— Document extract —
# # # #

Re: On disable_cost

On Wed, 2024-10-02 at 21:13 +0300, Alena Rybakina wrote:
> >   CREATE TABLE tab_a (id integer);
> >
> >   CREATE TABLE tab_b (id integer);
> >
> >   SET enable_nestloop = off;
> >   SET enable_hashjoin = off;
> >
> >   EXPLAIN SELECT * FROM tab_a JOIN tab_b USING (id);
> >
> >                                QUERY PLAN
> >   ═════════════════════════════════════════════════════════════════════
> >    Merge Join  (cost=359.57..860.00 rows=32512 width=4)
> >      Merge Cond: (tab_a.id = tab_b.id)
> >      ->  Sort  (cost=179.78..186.16 rows=2550 width=4)
> >            Sort Key: tab_a.id
> >            ->  Seq Scan on tab_a  (cost=0.00..35.50 rows=2550 width=4)
> >      ->  Sort  (cost=179.78..186.16 rows=2550 width=4)

# # # #

— Listing —
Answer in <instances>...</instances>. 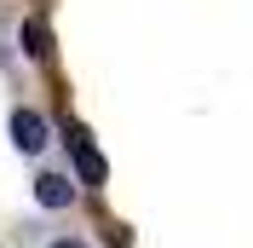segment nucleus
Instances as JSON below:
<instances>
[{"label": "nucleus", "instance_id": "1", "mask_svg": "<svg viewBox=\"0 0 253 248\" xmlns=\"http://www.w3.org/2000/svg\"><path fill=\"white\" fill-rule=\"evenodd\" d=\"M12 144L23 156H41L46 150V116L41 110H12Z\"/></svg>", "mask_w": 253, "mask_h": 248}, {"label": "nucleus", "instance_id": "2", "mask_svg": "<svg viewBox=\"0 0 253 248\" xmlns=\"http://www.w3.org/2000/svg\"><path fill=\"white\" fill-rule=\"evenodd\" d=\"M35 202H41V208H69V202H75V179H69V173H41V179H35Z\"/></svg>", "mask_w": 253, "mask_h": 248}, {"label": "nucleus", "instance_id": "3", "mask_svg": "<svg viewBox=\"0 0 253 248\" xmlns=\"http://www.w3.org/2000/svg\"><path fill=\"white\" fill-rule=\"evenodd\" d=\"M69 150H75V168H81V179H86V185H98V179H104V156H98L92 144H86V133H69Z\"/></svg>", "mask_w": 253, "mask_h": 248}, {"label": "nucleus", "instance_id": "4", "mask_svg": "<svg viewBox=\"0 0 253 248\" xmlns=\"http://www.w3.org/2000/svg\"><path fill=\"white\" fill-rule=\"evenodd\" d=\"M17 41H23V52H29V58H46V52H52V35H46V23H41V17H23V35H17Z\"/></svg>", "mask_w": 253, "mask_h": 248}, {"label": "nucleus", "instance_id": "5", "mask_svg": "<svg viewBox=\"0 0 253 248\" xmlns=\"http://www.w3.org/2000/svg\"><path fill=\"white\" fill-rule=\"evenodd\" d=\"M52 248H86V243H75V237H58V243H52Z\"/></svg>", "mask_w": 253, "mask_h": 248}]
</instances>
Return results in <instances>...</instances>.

# # # #

— What you will do —
Do these three statements agree with the disable_cost excerpt above? Answer yes or no for each, quoting the words of the excerpt that decide it.
1. Nested loop joins are switched off before the query is explained.
2. The id column of tab_a is declared as text.
3. The plan sorts tab_a by its id column.

— Reply —
1. Yes: "SET enable_nestloop = off;"
2. No: "CREATE TABLE tab_a (id integer);"
3. Yes: "Sort Key: tab_a.id"